_EXTRACT_
Trail Mix Peanut Butter Cookies – I love trail mix, and I love it even more when it’s baked into my favorite peanut butter cookies. The cookies are naturally gluten-free and have NO butter, flour, and I didn’t add any white sugar. They’re guaranteed to disappear!
I love trail mix so much. It’s dangerous for me to even keep it around.
One handful turns into five, which very quickly turns into the whole bag. You too?
After recently baking caramel corn into Caramel Corn Chocolate Chip Cookies, I decided to bake in trail mix. I loaded up favorite Peanut Butter Cookie recipe with my favorite trail mix add-ins.
The result is a chewy, dense, hearty cookie that’s loaded to the max with texture.
Interestingly, this cookie dough base contains NO flour, NO butter, and I didn’t add any white sugar.
I doctored up the rich peanut butter dough with 1/3 cup each of: oats, raisins, chocolate chips, and peanut butter-filled M&Ms.

_SUPPLIED MATERIAL_
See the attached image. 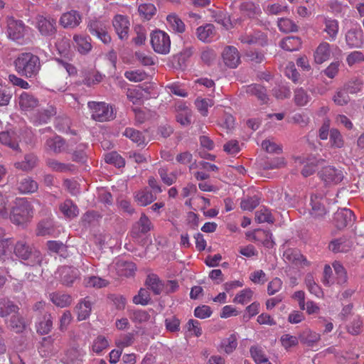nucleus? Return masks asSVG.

_EXERCISE REQUIREMENTS_
A. Echo the cookie recipe text from "Trail Mix Peanut" up to and including "max with texture.".
B. Carry on the text about trail mix peanut butter cookies from the point where it stops.

_FINAL RESULTS_
A.
Trail Mix Peanut Butter Cookies – I love trail mix, and I love it even more when it’s baked into my favorite peanut butter cookies. The cookies are naturally gluten-free and have NO butter, flour, and I didn’t add any white sugar. They’re guaranteed to disappear!
I love trail mix so much. It’s dangerous for me to even keep it around.
One handful turns into five, which very quickly turns into the whole bag. You too?
After recently baking caramel corn into Caramel Corn Chocolate Chip Cookies, I decided to bake in trail mix. I loaded up favorite Peanut Butter Cookie recipe with my favorite trail mix add-ins.
The result is a chewy, dense, hearty cookie that’s loaded to the max with texture.

B.
If you have a bag of actual trail mix, adding 1 generous cup of that will save you from piecing together one-third cup of this and that. However, this is a great recipe for using up bottom-of-the-bags of chips, pretzels, random baking chips, and various odds and ends that plague my cupboards.
Work in your favorite trail mix goodies such as crumbled pretzels, dried fruit like craisins or apricots; butterscotch or white chocolate chips rather than semi-sweet. Add mini Rolos, peanut butter cups, or any diced candy bar. I don’t like nuts in cookies but if you do, sprinkle in some peanuts, almonds, or another favorite. Add sunflower seeds or pepitas. Mix-and-match.
When mixing the dough, make sure to cream the peanut butter, brown sugar, egg, and vanilla for at least 5 minutes, or until it’s no longer gritty. The dough will likely be oily, and this is okay. It’s important to use storebought, conventional peanut butter like Jif or Skippy. Don’t use natural peanut butter and don’t use Homemade Peanut Butter. Your cookies will be prone to spreading if you do.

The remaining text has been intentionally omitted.